It has been a long time since the last post. Today here is a post about the following feature that will land in Postgres 11:
commit: 4b0d28de06b28e57c540fca458e4853854fbeaf8
author: Simon Riggs <simon@2ndQuadrant.com>
date: Tue, 7 Nov 2017 12:56:30 -0500
Remove secondary checkpoint
Previously server reserved WAL for last two checkpoints,
which used too much disk space for small servers.
Bumps PG_CONTROL_VERSION
Author: Simon Riggs
Reviewed-by: Michael Paquier
Up to Postgres 10, PostgreSQL has been designed to maintain WAL segments (Write-Ahead Log, an internal journal in the shape of binary data which is used for recovering the instance up to a consistent point) worth two checkpoints.
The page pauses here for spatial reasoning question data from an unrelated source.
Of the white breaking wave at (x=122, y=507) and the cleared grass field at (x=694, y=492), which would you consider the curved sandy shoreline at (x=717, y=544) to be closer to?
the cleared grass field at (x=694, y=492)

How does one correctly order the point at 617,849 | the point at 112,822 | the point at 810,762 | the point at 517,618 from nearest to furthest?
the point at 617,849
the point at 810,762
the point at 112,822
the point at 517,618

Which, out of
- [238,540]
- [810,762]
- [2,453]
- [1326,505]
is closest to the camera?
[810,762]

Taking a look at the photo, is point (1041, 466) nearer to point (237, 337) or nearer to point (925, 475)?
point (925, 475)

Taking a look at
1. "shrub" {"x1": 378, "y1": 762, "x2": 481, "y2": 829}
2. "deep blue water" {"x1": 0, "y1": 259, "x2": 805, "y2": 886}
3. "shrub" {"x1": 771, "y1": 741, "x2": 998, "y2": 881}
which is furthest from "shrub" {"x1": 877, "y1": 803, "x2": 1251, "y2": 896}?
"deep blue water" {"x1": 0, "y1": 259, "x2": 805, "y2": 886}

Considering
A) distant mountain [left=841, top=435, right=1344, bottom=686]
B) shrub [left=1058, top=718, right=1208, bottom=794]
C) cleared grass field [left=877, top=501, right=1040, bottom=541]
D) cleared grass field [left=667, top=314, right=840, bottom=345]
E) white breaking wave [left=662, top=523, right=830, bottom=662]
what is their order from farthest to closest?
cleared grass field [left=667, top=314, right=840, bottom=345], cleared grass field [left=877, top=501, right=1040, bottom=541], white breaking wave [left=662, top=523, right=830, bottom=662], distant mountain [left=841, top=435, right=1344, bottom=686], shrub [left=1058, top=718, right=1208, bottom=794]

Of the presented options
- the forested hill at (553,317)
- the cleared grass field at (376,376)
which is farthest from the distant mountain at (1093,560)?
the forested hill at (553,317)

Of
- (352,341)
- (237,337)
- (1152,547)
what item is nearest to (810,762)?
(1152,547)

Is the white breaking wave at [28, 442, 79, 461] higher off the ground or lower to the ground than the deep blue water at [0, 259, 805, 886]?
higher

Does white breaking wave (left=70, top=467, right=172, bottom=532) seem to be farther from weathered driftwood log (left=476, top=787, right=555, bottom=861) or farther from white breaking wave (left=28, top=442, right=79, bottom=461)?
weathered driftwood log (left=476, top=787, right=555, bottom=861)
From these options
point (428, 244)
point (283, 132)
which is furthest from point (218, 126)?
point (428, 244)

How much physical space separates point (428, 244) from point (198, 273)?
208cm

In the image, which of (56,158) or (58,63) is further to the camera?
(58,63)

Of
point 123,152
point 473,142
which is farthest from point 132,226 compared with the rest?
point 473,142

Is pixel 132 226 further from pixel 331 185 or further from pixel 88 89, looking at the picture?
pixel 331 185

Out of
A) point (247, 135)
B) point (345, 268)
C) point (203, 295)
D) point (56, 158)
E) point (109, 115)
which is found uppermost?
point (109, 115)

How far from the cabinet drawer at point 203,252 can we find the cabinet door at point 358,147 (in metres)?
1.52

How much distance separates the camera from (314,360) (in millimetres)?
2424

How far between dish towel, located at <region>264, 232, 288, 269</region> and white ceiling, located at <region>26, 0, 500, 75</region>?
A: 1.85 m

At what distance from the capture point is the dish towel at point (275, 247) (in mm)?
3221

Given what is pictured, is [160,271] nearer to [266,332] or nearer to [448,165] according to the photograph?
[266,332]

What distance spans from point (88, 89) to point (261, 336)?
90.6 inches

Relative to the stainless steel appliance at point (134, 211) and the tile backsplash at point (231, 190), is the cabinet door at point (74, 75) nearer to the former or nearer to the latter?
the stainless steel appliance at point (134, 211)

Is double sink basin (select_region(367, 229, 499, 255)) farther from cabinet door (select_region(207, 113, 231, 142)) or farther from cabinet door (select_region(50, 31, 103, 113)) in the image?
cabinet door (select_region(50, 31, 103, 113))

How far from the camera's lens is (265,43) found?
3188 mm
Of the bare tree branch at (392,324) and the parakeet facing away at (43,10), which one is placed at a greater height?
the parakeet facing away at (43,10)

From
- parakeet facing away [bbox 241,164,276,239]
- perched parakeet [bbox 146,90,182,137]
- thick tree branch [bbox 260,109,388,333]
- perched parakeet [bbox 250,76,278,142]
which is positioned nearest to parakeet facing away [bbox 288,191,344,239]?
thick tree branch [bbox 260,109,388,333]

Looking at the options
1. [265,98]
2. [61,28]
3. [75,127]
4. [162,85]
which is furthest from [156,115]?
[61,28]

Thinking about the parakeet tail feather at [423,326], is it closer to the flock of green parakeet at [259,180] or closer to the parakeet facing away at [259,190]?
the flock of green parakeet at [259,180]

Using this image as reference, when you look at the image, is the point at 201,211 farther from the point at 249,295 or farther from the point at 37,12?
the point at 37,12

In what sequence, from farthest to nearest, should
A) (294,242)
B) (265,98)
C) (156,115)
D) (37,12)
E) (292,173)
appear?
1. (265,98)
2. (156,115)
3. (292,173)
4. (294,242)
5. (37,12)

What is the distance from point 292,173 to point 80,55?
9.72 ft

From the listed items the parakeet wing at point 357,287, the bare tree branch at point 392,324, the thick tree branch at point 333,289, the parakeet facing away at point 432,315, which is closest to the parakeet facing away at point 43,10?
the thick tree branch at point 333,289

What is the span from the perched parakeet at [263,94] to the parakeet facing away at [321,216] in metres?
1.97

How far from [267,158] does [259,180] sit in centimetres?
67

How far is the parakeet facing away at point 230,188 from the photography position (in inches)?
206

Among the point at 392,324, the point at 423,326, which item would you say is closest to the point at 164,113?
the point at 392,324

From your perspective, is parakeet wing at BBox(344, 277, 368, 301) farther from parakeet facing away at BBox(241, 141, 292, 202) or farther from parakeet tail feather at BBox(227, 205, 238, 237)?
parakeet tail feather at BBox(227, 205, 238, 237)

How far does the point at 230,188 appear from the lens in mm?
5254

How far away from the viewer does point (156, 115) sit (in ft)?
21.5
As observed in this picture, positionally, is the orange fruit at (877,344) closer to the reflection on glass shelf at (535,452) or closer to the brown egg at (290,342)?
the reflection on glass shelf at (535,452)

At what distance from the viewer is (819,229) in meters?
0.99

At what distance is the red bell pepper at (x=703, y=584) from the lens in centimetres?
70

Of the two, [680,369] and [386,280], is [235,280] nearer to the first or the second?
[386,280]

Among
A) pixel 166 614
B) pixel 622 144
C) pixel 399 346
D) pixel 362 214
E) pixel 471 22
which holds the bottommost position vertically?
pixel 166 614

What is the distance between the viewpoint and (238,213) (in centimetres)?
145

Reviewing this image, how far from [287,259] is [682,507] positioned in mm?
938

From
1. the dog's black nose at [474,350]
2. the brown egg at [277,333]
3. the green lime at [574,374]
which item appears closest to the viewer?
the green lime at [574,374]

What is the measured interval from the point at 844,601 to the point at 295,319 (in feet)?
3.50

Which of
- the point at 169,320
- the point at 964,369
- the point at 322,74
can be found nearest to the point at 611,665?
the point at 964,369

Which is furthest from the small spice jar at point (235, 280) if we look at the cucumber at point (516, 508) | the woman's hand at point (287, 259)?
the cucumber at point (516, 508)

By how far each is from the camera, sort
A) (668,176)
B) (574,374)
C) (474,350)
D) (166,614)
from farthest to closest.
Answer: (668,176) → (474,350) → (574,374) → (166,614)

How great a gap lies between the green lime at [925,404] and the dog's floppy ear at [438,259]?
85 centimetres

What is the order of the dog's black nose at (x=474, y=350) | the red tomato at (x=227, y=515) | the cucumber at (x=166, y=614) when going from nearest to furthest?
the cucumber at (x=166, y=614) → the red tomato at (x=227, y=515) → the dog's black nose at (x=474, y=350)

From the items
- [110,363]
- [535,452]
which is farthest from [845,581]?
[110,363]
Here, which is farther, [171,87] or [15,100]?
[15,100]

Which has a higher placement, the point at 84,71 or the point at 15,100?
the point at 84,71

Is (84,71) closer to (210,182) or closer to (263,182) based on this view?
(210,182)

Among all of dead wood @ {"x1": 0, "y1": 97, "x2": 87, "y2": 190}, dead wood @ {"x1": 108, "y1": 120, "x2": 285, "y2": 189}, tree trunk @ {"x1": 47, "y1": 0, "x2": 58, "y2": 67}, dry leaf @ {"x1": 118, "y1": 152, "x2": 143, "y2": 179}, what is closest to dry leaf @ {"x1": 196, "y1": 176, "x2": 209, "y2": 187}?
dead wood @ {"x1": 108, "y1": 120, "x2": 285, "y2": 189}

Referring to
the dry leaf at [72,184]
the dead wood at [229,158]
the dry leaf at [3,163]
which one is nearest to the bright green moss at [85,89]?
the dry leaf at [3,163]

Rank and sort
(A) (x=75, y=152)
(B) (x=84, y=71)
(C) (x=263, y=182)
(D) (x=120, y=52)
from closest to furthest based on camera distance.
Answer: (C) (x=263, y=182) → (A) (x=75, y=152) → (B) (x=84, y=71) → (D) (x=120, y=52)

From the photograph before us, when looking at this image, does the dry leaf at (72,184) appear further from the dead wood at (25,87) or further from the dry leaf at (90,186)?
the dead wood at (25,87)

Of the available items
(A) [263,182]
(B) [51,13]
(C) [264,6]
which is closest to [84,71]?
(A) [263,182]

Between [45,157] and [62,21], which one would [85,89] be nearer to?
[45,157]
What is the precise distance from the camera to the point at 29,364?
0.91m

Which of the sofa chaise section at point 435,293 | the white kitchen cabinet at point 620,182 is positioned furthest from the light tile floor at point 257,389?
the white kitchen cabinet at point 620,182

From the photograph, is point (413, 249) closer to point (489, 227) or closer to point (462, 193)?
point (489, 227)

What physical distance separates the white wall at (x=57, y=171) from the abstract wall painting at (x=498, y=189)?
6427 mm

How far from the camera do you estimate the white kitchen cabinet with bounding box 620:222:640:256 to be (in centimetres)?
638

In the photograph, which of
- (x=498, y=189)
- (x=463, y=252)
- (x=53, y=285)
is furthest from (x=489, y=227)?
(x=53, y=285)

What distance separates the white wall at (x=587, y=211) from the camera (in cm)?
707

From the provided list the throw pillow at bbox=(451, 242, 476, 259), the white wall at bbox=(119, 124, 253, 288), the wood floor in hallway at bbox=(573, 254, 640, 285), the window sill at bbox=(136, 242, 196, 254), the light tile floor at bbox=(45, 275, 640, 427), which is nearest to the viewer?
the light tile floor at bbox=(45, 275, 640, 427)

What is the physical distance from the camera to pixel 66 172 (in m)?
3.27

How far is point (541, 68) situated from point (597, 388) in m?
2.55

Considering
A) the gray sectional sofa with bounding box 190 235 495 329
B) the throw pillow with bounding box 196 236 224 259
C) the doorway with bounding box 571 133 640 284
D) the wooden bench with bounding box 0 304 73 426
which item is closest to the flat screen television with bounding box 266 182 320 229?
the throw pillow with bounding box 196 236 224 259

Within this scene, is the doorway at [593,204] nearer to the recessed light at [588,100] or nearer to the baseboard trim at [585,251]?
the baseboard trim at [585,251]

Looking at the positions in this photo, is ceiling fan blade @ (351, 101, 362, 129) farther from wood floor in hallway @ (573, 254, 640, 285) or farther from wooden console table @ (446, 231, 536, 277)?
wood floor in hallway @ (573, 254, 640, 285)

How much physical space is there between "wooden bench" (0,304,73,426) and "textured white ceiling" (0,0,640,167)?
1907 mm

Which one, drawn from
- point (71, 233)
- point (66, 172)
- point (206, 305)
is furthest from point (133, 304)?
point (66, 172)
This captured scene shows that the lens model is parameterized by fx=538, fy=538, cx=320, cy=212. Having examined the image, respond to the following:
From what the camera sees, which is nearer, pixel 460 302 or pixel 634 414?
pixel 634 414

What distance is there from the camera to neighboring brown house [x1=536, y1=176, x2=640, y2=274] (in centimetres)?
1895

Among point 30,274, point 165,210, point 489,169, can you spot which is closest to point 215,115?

This has as direct effect that past WAL segments are not needed once two checkpoints have been completed, those getting either removed or recycled (renamed). The interest behind keeping two checkpoints worth of data is to get a fallback, so as if the last checkpoint record cannot be found then the recovery falls back to the checkpoint record prior that.
Note that on standbys, two checkpoints are not maintained, as only one checkpoint worth of WAL segments is kept in the shape of restart points created. The code path created both checkpoints and restart points is very similar (look at xlog.c and checkpoint.c).
Falling back to the prior checkpoint can be actually a dangerous thing, see for example this thread about the matter. And I have personally never faced a case where the last checkpoint record was not readable and that it was necessary to fallback to the prior checkpoint because the last checkpoint was not readable after an instance crash (PostgreSQL being legendary stable as well, it is not like one face crashes in production much anyway…).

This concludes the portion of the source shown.